**Instructions for the task**
Render every one of the items below as a numbered list, one line per entry, with blank lines omitted. Leave the pictures out of the list.

**Task data**
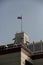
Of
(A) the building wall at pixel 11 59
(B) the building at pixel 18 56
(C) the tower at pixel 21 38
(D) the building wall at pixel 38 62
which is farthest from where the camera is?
(C) the tower at pixel 21 38

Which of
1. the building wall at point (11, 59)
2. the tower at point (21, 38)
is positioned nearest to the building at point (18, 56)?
the building wall at point (11, 59)

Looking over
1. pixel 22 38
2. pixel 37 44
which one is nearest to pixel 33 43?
pixel 37 44

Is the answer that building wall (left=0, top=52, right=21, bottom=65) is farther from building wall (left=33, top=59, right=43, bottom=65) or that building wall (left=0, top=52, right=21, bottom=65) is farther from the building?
building wall (left=33, top=59, right=43, bottom=65)

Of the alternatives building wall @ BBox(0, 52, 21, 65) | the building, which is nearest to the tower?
the building

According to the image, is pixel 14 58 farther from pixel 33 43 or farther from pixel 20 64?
pixel 33 43

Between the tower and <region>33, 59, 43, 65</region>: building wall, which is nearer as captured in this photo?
<region>33, 59, 43, 65</region>: building wall

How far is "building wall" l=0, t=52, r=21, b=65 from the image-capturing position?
66.1 m

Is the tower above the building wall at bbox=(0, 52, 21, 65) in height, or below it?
above

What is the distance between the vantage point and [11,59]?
219ft

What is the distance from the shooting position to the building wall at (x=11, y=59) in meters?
66.1

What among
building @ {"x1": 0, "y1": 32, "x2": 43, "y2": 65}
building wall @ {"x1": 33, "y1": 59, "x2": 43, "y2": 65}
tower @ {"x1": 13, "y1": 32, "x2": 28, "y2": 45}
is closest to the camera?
building @ {"x1": 0, "y1": 32, "x2": 43, "y2": 65}

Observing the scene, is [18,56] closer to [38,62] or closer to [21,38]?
[38,62]

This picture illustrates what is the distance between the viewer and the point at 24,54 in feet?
222

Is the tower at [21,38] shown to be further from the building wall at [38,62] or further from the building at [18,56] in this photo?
the building wall at [38,62]
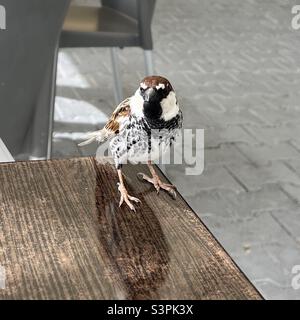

**Result**
1. Of
2. (A) the building wall at pixel 11 59
3. (B) the building at pixel 18 56
4. (C) the tower at pixel 21 38
5. (D) the building wall at pixel 38 62
6. which is farthest from where the camera is?
7. (C) the tower at pixel 21 38
8. Which of
9. 1. the building wall at point (11, 59)
10. 2. the tower at point (21, 38)
11. is positioned nearest to the building at point (18, 56)?
12. the building wall at point (11, 59)
13. Looking over
14. 1. pixel 22 38
15. 2. pixel 37 44
16. which one is nearest to pixel 33 43?
17. pixel 37 44
18. Is the answer that building wall (left=0, top=52, right=21, bottom=65) is farther from building wall (left=33, top=59, right=43, bottom=65) or that building wall (left=0, top=52, right=21, bottom=65) is farther from the building?
19. building wall (left=33, top=59, right=43, bottom=65)
20. Of the alternatives building wall @ BBox(0, 52, 21, 65) | the building, which is nearest to the tower?
21. the building
22. According to the image, is pixel 14 58 farther from pixel 33 43 or farther from pixel 20 64?
23. pixel 33 43
24. Between the tower and <region>33, 59, 43, 65</region>: building wall, which is nearer as captured in this photo?
25. <region>33, 59, 43, 65</region>: building wall
26. How far is "building wall" l=0, t=52, r=21, b=65 from the image-capturing position?
27. 66.1 m
28. Is the tower above the building wall at bbox=(0, 52, 21, 65) in height, or below it?
29. above
30. What is the distance between the vantage point and [11,59]?
31. 219ft
32. What is the distance from the shooting position to the building wall at (x=11, y=59) in meters?
33. 66.1
34. What among
35. building @ {"x1": 0, "y1": 32, "x2": 43, "y2": 65}
36. building wall @ {"x1": 33, "y1": 59, "x2": 43, "y2": 65}
37. tower @ {"x1": 13, "y1": 32, "x2": 28, "y2": 45}
38. is closest to the camera?
39. building @ {"x1": 0, "y1": 32, "x2": 43, "y2": 65}
40. Observing the scene, is [18,56] closer to [38,62] or closer to [21,38]?
41. [38,62]
42. This picture illustrates what is the distance between the viewer and the point at 24,54 in feet?
43. 222
44. Is the tower at [21,38] shown to be further from the building wall at [38,62] or further from the building at [18,56] in this photo?
45. the building wall at [38,62]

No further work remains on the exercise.